* _Exercise_: The answer should be every line below, repeated exactly, with the images left out.

*** Available data Section Begins ***

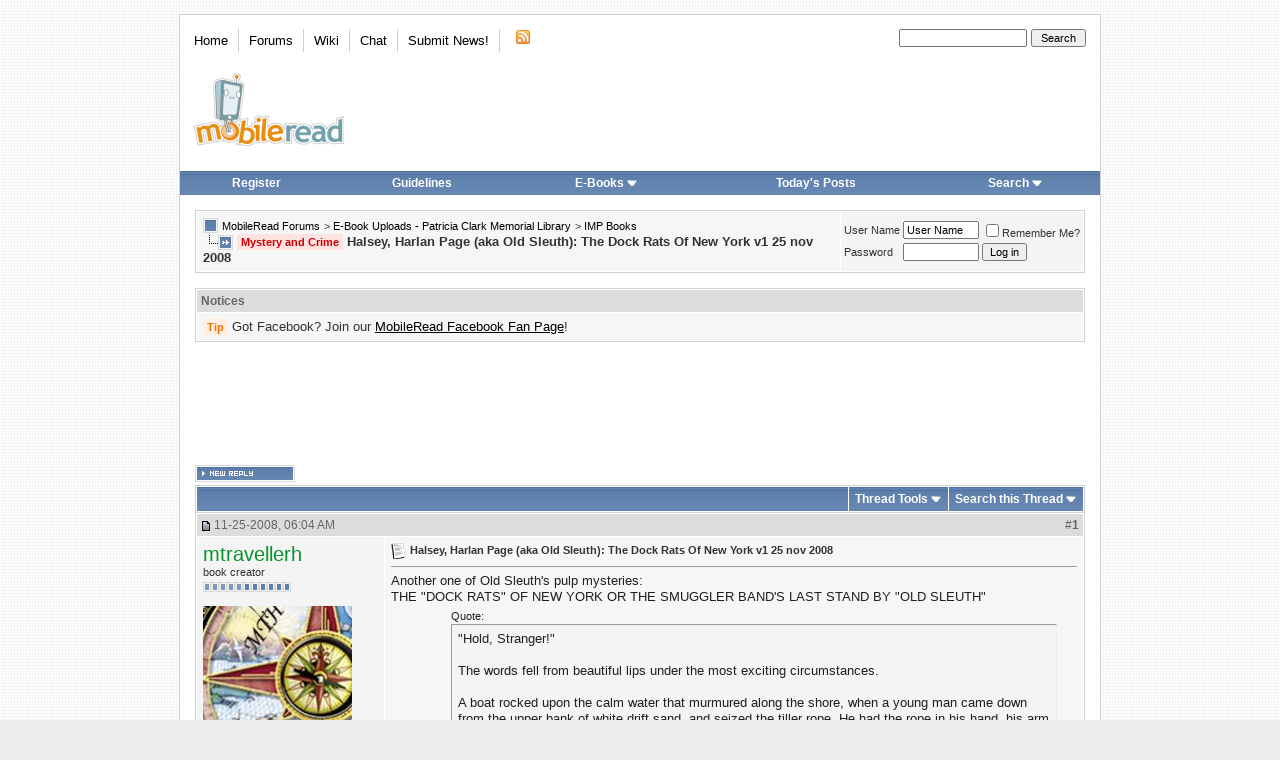

--- FILE ---
content_type: text/html; charset=utf-8
request_url: https://www.google.com/recaptcha/api2/aframe
body_size: 265
content:
<!DOCTYPE HTML><html><head><meta http-equiv="content-type" content="text/html; charset=UTF-8"></head><body><script nonce="_U-6h-god1Ha07_Rs_AvgQ">/** Anti-fraud and anti-abuse applications only. See google.com/recaptcha */ try{var clients={'sodar':'https://pagead2.googlesyndication.com/pagead/sodar?'};window.addEventListener("message",function(a){try{if(a.source===window.parent){var b=JSON.parse(a.data);var c=clients[b['id']];if(c){var d=document.createElement('img');d.src=c+b['params']+'&rc='+(localStorage.getItem("rc::a")?sessionStorage.getItem("rc::b"):"");window.document.body.appendChild(d);sessionStorage.setItem("rc::e",parseInt(sessionStorage.getItem("rc::e")||0)+1);localStorage.setItem("rc::h",'1769115735795');}}}catch(b){}});window.parent.postMessage("_grecaptcha_ready", "*");}catch(b){}</script></body></html>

*** Available data Section Ends ***

* _Finished exercise_:
--- FILE ---
content_type: text/html; charset=utf-8
request_url: https://www.google.com/recaptcha/api2/aframe
body_size: 265
content:
<!DOCTYPE HTML><html><head><meta http-equiv="content-type" content="text/html; charset=UTF-8"></head><body><script nonce="_U-6h-god1Ha07_Rs_AvgQ">/** Anti-fraud and anti-abuse applications only. See google.com/recaptcha */ try{var clients={'sodar':'https://pagead2.googlesyndication.com/pagead/sodar?'};window.addEventListener("message",function(a){try{if(a.source===window.parent){var b=JSON.parse(a.data);var c=clients[b['id']];if(c){var d=document.createElement('img');d.src=c+b['params']+'&rc='+(localStorage.getItem("rc::a")?sessionStorage.getItem("rc::b"):"");window.document.body.appendChild(d);sessionStorage.setItem("rc::e",parseInt(sessionStorage.getItem("rc::e")||0)+1);localStorage.setItem("rc::h",'1769115735795');}}}catch(b){}});window.parent.postMessage("_grecaptcha_ready", "*");}catch(b){}</script></body></html>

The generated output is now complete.